### Actions to take
1. Using the snowblower thread below, decide whether each statement agrees with it: (a) The first blower was a Toro electric. (b) The Toro 3560 will be kept at the rental property. (c) Loco-diablo figures the 2 stage Ariens used about two gallons per storm. For each, write yes or no and quote the words of the thread that decide it.
2. Set down the part of the snowblower thread that opens with the words containing "I figure my" and closes with "for the deck.".
3. In the snowblower thread below, how much cord in the snow does the Toro 1800 owner say "gets old"?
[[ Provided passage open ]]
My first blower was a toro electric. This was for a 25x100 property, with a long and narrow alleyway on the side. First winter in the house was a big snow winter, and the alleyway killed me. Could not chuck the snow to the side, so i had to pretty much carry each shovelful to one end of the other. that spring i decided that i had to rethink my strategy and consider getting some sort of blower. I started at the bottom, with a simple electric.

The toro 1800 was helpful (at least for lighter amounts of dry snow), but it got a little clunky as i got further from an outlet. 25 to 50' of cord in the snow gets old. I think a couple of people here supplement their gas blowers with an electric for their deck, so they don't have to deal with stairs.

The rental property has a couple of tight spots where i have to pick up the blower, so i do not think a 2 stage would work. Ideally i think i am going to keep a light SS there. Might keep the powerlite, or possibly look for a 2450 (or something similar). I plan to keep the heftier toro 3560 at home (a block away), where i have more square footage to clear. 

If i had a deck, a toro 1800 or a light SS gas blower would suffice for that task (though i would not want to keep a gas blower in the house). No perfect blower, but sometimes a small selection of blowers allows you to use different 'tools' for different part of the job.


----------



## 94EG8

sscotsman said:


> Absolutely and completely not true..not even close..I live in Rochester NY, one of the snowiest cities in the USA..I use three gallons of gas in a normal winter, four gallons in a heavy winter..that's $7 to $10 worth of gas this winter, $20 a year tops when gas was over $4 a gallon..and 90% of snowblower owners use less than that..for most people it would take 10 to 20 years to burn $145 worth of gas with a snowblower..
> 
> Scot


I burned about $145 a year with a 12hp Tecumseh, a bit less now with the Honda. Large driveway, used use a couple of gallons a storm, probably more like 1 gallon now, 10 - 12 storms a season, gas was until recently $5 a gallon here.

Mind you gas is a bit more here in Canada. Even at that with a small driveway and lower gas prices I can't see spending less than $50 a season on fuel.


----------



## Loco-diablo

I figure my 2 stage ariens used about a gallon per storm, x 10 storms @ $2.25 per gal.
So I may have used $25 of fuel this season.

I actually wouldn't mind keeping a SS rechargeable around either. Just for the deck.
I've been meaning to pick up some sort of cheap power shovel for this purpose but just haven't gotten around to it. It would be nice to not have the hassle of electric cords or maintenance.
[[ Provided passage closed ]]
[[ Information provided open ]]
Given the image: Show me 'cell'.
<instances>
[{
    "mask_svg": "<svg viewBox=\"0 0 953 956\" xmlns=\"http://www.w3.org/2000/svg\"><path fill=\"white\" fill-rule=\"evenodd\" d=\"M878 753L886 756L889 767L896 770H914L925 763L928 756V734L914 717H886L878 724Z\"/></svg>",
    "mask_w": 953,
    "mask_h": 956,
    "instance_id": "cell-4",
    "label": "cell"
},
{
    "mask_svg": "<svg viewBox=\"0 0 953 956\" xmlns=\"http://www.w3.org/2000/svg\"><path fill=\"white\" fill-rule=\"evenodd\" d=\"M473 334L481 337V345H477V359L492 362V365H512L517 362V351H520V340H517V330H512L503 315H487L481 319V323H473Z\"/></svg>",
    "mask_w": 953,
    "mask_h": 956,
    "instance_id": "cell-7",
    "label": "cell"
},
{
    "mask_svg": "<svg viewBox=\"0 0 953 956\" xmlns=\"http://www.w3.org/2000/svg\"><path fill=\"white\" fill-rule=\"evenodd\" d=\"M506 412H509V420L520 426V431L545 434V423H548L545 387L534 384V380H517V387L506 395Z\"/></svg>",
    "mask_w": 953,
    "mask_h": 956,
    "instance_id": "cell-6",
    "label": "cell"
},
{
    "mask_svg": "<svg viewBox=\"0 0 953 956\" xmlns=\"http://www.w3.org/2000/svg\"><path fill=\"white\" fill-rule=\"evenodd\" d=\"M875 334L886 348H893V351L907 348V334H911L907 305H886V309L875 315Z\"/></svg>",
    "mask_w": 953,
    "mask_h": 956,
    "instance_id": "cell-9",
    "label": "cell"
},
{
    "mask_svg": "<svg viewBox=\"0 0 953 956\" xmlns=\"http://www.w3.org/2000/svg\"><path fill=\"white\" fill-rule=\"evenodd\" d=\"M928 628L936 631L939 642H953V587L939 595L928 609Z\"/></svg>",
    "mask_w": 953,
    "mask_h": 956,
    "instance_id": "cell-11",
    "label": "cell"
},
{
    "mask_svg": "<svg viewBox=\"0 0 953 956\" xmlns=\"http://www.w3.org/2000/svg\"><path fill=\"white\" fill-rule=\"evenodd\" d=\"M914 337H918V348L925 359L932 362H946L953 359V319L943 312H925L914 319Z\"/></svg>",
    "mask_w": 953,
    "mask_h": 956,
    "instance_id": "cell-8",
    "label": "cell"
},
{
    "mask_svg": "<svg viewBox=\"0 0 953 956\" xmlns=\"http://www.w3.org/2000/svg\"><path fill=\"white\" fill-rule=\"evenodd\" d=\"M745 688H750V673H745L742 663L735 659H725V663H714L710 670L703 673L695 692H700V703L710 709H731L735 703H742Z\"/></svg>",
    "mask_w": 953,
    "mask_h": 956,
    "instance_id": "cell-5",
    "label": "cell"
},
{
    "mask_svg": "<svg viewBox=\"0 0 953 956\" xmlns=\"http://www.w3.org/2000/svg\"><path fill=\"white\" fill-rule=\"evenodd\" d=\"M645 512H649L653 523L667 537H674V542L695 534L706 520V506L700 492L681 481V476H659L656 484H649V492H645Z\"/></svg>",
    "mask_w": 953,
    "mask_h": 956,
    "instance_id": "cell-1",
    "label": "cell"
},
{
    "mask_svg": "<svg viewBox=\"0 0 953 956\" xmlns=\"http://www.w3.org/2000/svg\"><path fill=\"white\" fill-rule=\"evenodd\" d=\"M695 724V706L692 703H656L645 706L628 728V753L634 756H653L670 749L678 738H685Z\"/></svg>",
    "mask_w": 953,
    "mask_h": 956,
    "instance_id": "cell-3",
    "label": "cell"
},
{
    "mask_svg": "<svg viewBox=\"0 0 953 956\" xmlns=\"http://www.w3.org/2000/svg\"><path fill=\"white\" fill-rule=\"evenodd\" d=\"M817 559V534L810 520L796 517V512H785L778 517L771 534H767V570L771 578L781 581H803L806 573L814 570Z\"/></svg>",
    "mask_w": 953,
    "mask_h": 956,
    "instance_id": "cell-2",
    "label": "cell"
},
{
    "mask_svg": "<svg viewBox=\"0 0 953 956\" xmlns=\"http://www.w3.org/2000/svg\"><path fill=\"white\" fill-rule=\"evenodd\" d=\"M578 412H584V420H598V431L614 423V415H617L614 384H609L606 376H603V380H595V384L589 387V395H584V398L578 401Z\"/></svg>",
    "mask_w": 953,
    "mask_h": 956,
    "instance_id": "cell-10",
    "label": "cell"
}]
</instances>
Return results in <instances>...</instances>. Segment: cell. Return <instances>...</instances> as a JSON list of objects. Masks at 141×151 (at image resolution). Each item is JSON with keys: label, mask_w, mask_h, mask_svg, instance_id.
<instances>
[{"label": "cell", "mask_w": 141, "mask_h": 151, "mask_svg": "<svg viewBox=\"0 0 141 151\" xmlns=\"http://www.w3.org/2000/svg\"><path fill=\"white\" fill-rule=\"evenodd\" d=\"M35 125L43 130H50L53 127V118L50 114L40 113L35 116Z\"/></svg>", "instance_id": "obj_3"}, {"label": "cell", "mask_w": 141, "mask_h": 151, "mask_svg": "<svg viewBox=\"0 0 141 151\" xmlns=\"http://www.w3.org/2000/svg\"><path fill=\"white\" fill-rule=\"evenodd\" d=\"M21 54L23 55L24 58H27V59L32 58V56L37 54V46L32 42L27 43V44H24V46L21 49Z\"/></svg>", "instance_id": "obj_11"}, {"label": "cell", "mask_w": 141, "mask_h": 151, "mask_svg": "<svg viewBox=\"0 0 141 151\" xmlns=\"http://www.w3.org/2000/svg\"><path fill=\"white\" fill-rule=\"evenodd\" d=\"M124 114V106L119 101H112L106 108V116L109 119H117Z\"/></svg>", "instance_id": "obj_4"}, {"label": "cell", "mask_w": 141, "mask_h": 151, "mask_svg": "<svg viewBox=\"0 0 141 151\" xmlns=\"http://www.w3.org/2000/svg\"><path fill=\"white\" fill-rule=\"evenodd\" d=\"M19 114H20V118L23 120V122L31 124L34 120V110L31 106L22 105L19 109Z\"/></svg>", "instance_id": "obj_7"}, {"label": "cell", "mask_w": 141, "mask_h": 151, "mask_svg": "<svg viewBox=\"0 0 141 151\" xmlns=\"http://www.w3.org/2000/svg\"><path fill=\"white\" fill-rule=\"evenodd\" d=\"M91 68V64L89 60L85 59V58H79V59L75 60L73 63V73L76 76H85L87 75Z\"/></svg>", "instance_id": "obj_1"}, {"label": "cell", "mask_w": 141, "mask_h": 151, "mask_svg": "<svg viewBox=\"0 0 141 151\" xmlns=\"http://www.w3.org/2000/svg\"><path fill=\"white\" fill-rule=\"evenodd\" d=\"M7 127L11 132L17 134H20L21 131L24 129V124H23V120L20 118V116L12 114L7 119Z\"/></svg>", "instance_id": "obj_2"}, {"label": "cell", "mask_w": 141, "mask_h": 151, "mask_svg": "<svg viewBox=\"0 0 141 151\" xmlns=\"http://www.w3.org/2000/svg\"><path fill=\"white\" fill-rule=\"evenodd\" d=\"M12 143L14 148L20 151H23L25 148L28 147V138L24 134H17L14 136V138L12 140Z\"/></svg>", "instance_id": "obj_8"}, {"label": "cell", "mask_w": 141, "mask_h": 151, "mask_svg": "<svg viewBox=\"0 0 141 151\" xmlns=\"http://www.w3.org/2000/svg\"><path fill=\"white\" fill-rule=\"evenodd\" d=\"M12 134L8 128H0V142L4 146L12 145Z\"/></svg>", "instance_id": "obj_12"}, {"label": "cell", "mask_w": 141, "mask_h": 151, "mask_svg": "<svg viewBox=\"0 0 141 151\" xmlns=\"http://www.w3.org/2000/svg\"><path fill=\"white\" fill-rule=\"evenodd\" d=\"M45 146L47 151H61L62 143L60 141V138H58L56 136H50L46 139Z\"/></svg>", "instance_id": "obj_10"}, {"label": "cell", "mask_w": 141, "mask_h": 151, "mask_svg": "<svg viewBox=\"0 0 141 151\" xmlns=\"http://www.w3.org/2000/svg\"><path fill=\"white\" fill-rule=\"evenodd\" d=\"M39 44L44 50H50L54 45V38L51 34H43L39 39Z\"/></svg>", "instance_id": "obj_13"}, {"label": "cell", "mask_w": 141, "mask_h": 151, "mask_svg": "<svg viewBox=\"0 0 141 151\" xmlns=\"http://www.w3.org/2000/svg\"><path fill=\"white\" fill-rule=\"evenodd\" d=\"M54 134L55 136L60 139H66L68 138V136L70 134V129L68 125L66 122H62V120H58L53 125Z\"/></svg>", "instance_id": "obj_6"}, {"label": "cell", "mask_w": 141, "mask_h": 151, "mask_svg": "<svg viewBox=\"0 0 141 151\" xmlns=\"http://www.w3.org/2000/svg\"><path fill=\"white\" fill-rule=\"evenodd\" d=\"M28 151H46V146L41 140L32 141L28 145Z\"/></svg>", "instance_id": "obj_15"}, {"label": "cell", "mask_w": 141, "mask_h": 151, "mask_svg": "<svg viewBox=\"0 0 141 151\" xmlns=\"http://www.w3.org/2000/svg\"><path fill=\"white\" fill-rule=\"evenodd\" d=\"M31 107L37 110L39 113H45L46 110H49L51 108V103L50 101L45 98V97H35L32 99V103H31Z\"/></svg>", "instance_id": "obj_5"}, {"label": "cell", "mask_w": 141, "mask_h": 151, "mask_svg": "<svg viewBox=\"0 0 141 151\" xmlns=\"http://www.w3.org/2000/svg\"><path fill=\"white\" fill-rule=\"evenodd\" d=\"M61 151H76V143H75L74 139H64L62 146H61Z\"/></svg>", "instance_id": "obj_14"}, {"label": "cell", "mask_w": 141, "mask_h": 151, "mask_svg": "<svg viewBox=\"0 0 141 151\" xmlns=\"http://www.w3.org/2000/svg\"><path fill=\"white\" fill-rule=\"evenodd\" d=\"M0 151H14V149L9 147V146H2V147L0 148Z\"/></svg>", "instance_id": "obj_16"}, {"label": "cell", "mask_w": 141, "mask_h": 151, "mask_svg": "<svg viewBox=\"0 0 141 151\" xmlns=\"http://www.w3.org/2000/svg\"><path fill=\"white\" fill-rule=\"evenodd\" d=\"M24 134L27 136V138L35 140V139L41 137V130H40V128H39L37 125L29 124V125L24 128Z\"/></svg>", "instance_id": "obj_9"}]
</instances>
[[ Information provided closed ]]
### Results for each task
1.
(a) Yes: "My first blower was a toro electric."
(b) No: "I plan to keep the heftier toro 3560 at home (a block away), where i have more square footage to clear."
(c) No: "I figure my 2 stage ariens used about a gallon per storm"

2.
I figure my 2 stage ariens used about a gallon per storm, x 10 storms @ $2.25 per gal.
So I may have used $25 of fuel this season.

I actually wouldn't mind keeping a SS rechargeable around either. Just for the deck.

3. 25 to 50' of cord.